### Exercise prompt
Reproduce each of the entries below word for word, with no changes to their lines.

── Records to process ──

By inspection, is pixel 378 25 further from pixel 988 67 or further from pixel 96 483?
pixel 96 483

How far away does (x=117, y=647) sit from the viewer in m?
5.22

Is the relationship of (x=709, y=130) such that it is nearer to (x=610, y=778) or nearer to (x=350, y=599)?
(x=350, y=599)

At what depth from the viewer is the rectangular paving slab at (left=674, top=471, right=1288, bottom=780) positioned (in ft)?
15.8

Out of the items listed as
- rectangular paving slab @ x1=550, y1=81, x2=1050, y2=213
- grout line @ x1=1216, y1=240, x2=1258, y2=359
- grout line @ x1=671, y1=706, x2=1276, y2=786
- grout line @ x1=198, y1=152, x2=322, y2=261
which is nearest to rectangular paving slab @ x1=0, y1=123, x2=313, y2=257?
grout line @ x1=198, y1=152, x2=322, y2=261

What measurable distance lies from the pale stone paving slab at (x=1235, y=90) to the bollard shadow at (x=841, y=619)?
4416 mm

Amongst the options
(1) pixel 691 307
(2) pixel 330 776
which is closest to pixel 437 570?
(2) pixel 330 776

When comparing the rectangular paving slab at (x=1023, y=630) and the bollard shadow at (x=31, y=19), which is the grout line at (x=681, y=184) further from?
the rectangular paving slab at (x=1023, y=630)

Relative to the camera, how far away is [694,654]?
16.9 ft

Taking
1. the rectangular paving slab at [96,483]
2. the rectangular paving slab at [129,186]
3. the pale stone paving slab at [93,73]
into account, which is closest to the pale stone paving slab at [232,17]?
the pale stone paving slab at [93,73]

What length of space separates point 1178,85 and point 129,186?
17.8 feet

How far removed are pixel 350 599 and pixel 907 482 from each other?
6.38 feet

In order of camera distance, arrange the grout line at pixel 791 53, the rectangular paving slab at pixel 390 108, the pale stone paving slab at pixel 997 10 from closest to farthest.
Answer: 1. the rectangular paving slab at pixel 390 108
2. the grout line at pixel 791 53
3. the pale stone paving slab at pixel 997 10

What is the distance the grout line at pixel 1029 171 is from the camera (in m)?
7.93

───

### The completed task
By inspection, is pixel 378 25 further from pixel 988 67 or further from pixel 96 483?
pixel 96 483

How far away does (x=117, y=647) sit from the viewer in m?
5.22

Is the relationship of (x=709, y=130) such that it is nearer to (x=610, y=778) or nearer to (x=350, y=599)?
(x=350, y=599)

At what depth from the viewer is the rectangular paving slab at (left=674, top=471, right=1288, bottom=780) positioned (in ft)?
15.8

Out of the items listed as
- rectangular paving slab @ x1=550, y1=81, x2=1050, y2=213
- grout line @ x1=1216, y1=240, x2=1258, y2=359
- grout line @ x1=671, y1=706, x2=1276, y2=786
- grout line @ x1=198, y1=152, x2=322, y2=261
which is nearest to rectangular paving slab @ x1=0, y1=123, x2=313, y2=257?
grout line @ x1=198, y1=152, x2=322, y2=261

What measurable distance lies from the pale stone paving slab at (x=1235, y=90) to the bollard shadow at (x=841, y=619)?
4416 mm

Amongst the options
(1) pixel 691 307
(2) pixel 330 776
which is closest to pixel 437 570?
(2) pixel 330 776

When comparing the rectangular paving slab at (x=1023, y=630) and the bollard shadow at (x=31, y=19), which is the grout line at (x=681, y=184) further from?
the rectangular paving slab at (x=1023, y=630)

Relative to the camera, how far away is [694,654]?
16.9 ft

Taking
1. the rectangular paving slab at [96,483]
2. the rectangular paving slab at [129,186]
3. the pale stone paving slab at [93,73]
into account, which is closest to the pale stone paving slab at [232,17]?
the pale stone paving slab at [93,73]

What length of space separates point 1178,85 and point 129,186?
17.8 feet

How far removed are pixel 350 599 and pixel 907 482 from each other?
6.38 feet

In order of camera distance, arrange the grout line at pixel 791 53, the rectangular paving slab at pixel 390 108, the pale stone paving slab at pixel 997 10 from closest to farthest.
Answer: 1. the rectangular paving slab at pixel 390 108
2. the grout line at pixel 791 53
3. the pale stone paving slab at pixel 997 10

What is the distance the grout line at pixel 1029 171 is from the camera (in m)?
7.93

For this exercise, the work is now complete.